■ Description of the task
Arrange every line of the entries below as a Markdown table with two columns, Row and Line. Number the rows in order and leave out blank lines.

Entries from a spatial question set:
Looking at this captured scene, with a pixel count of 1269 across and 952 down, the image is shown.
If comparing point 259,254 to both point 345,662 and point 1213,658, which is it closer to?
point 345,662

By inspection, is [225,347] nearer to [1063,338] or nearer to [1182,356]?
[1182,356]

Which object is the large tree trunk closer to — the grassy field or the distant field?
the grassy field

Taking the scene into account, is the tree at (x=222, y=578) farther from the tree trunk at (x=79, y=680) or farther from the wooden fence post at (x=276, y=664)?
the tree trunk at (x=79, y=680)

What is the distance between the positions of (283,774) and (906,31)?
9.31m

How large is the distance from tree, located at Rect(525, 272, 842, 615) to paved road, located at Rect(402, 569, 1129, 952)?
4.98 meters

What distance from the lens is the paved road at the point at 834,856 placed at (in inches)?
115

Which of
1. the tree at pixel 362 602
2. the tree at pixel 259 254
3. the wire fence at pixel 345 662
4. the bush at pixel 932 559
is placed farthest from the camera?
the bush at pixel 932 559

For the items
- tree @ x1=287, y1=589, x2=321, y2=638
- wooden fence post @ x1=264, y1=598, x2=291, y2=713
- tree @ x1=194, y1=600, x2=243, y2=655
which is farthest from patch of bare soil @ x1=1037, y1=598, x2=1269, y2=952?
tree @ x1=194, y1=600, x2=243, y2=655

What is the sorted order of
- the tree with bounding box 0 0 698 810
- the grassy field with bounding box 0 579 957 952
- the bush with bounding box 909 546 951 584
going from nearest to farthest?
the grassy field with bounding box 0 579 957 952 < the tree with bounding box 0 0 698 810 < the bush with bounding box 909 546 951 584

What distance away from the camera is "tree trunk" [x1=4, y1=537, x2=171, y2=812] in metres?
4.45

■ Response to this task
| Row | Line |
|---|---|
| 1 | Looking at this captured scene, with a pixel count of 1269 across and 952 down, the image is shown. |
| 2 | If comparing point 259,254 to both point 345,662 and point 1213,658, which is it closer to? |
| 3 | point 345,662 |
| 4 | By inspection, is [225,347] nearer to [1063,338] or nearer to [1182,356]? |
| 5 | [1182,356] |
| 6 | Which object is the large tree trunk closer to — the grassy field or the distant field? |
| 7 | the grassy field |
| 8 | Taking the scene into account, is the tree at (x=222, y=578) farther from the tree trunk at (x=79, y=680) or farther from the wooden fence post at (x=276, y=664)? |
| 9 | the tree trunk at (x=79, y=680) |
| 10 | What is the distance between the positions of (283,774) and (906,31)? |
| 11 | 9.31m |
| 12 | How large is the distance from tree, located at Rect(525, 272, 842, 615) to paved road, located at Rect(402, 569, 1129, 952)? |
| 13 | 4.98 meters |
| 14 | What distance from the lens is the paved road at the point at 834,856 placed at (in inches)? |
| 15 | 115 |
| 16 | Which of |
| 17 | 1. the tree at pixel 362 602 |
| 18 | 2. the tree at pixel 259 254 |
| 19 | 3. the wire fence at pixel 345 662 |
| 20 | 4. the bush at pixel 932 559 |
| 21 | is placed farthest from the camera? |
| 22 | the bush at pixel 932 559 |
| 23 | For the items |
| 24 | - tree @ x1=287, y1=589, x2=321, y2=638 |
| 25 | - wooden fence post @ x1=264, y1=598, x2=291, y2=713 |
| 26 | - tree @ x1=194, y1=600, x2=243, y2=655 |
| 27 | which is farthest from patch of bare soil @ x1=1037, y1=598, x2=1269, y2=952? |
| 28 | tree @ x1=194, y1=600, x2=243, y2=655 |
| 29 | What is the sorted order of |
| 30 | - the tree with bounding box 0 0 698 810 |
| 31 | - the grassy field with bounding box 0 579 957 952 |
| 32 | - the bush with bounding box 909 546 951 584 |
| 33 | going from nearest to farthest? |
| 34 | the grassy field with bounding box 0 579 957 952 < the tree with bounding box 0 0 698 810 < the bush with bounding box 909 546 951 584 |
| 35 | What distance away from the camera is "tree trunk" [x1=4, y1=537, x2=171, y2=812] in metres? |
| 36 | 4.45 |